“Witness Flight Lieutenant William Terrance Decker, Royal Flying Corps, returning from a patrol somewhere over France. The year is 1917. The problem is that the Lieutenant is hopelessly lost. Lieutenant Decker will soon discover that a man can be lost not only in terms of maps and miles, but also in time – and time in this case can be measured in eternities.”
“The Last Flight” is a chamber piece with just four principal characters: the Royal Flying Corps pilot, Lt. William Terrance “Terry” Decker; the two military officials who detain Decker on the air base, Major General George Harper and Major Wilson; and Decker’s comrade, Air Vice Marshal Alexander Mackaye (who plays a brief but pivotal role at the end). All four roles are well filled, and the acting is of a high caliber, particularly from British actor Kenneth Haigh in the role of Decker. The episode makes effective use of just three settings: the exterior of the Lafayette Air Base in Reims, France (filmed at the Norton Air Force Base in San Bernardino, California); Harper’s office, and a detention cell. “The Last Flight”was first broadcast on February 5, 1960 at the exact midpoint of the first season, the eighteenth of 36 episodes. While generally well respected, the episode is rarely discussed – a pity, since it is one of the Zone’s most remarkable time travel entries.
The second act features a pressure-cooker scene between Decker and Wilson in a detention cell, in which the two men try to unravel the inexplicable. Where did Decker come from? Why does he believe Mackaye to be dead? Once it has been explained to him that Mackaye is alive, why is he afraid to meet him? The confined space mirrors their mental confinement; repeatedly they come up against a wall, both literally and psychologically. The window functions as a symbol of freedom and release – a freedom and release which Decker will find only by flying back into the clouds to his ennobling death.
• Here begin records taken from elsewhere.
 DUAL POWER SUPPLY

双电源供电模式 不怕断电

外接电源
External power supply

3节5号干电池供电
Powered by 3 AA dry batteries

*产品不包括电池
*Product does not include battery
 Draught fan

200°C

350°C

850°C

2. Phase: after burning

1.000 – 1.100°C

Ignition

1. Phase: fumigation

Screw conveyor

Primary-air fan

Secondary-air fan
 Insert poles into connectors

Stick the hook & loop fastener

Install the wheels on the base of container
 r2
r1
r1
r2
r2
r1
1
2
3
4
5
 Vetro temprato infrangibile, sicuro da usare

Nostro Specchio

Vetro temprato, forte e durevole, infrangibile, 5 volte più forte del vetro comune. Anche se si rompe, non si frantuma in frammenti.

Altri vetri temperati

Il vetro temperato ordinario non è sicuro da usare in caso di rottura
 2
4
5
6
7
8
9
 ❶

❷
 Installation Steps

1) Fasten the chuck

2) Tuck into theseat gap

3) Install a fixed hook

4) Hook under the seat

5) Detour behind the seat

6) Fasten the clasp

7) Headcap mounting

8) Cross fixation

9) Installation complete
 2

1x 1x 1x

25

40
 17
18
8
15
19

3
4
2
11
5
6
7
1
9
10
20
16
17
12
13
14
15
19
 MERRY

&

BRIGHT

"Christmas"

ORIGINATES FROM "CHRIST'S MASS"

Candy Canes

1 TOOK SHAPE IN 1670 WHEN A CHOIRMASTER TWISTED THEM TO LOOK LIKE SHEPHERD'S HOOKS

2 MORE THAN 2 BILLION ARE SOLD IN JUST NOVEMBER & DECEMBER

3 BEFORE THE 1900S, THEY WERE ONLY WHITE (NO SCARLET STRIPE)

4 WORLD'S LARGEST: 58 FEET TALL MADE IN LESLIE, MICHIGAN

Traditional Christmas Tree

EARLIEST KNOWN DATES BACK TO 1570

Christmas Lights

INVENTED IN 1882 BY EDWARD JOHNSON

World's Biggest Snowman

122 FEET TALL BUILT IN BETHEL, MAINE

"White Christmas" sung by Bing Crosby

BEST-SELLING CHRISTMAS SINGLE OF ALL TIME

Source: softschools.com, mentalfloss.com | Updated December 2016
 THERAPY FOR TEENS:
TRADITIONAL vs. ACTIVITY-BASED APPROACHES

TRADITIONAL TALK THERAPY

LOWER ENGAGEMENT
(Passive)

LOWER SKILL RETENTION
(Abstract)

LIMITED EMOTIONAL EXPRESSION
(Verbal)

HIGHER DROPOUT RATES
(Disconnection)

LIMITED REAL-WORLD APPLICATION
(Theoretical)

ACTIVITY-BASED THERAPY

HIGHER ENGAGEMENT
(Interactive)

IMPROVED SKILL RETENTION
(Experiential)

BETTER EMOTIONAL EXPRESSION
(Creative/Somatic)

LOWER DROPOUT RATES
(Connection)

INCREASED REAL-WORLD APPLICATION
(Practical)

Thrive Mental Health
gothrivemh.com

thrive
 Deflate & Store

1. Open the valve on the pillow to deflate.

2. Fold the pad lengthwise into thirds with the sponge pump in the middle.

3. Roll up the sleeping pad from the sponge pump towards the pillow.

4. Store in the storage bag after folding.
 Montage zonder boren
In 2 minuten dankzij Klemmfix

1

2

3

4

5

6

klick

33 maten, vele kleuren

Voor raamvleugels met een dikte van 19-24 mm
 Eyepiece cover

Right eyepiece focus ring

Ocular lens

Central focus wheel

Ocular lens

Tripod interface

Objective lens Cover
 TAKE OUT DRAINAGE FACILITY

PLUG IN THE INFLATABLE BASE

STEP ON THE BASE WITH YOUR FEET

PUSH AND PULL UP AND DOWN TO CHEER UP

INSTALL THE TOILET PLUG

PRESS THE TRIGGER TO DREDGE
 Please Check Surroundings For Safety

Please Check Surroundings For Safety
The concluding scene opens with Harper rebuking Wilson for letting Decker get away. Mackaye arrives; “I trust you had a comfortable flight” is Harper’s telling greeting. Harper and Wilson ask him about Decker in an attempt to get to the bottom of what happened in 1917. Mackaye tells of how Decker at first disappeared into a cloud as if fleeing, but then suddenly dove back and fired at the German planes, saving MacKaye but getting himself killed. As Mackaye corroborates Decker’s story we sense Wilson’s increasing professional vindication and Harper’s corresponding befuddlement. Harper produces Decker’s identification card, to Mackaye’s amazement. (“Where in heaven’s name did you get these?” he asks, then, “What the devil is this all about?!”) Wilson replies gravely that “you’d better sit down, old Leadbottom.” Mackaye is aghast; Harper turns towards the window, his uneasy expression a mixture of mortification at his subordinate’s faux pas and suspicion that something supernatural has indeed taken place. The camera moves out of the office window towards the heavens where Decker disappeared forever. Rod Serling’s closing narration, evoking a familiar line from Hamlet, drives home the point that “there are more things in heaven and earth than are dreamt of” in the mind of a strict rationalist like Harper.
Time travel
Poetry and history
“Dialog from a play, Hamlet to Horatio: There are more things in heaven and earth than are dreamt of in your philosophy. Dialog from a play written long before men took to the sky: There are more things in heaven and earth and in the sky than perhaps can be dreamt of. And somewhere in between heaven, the sky, and the earth, lies The Twilight Zone.”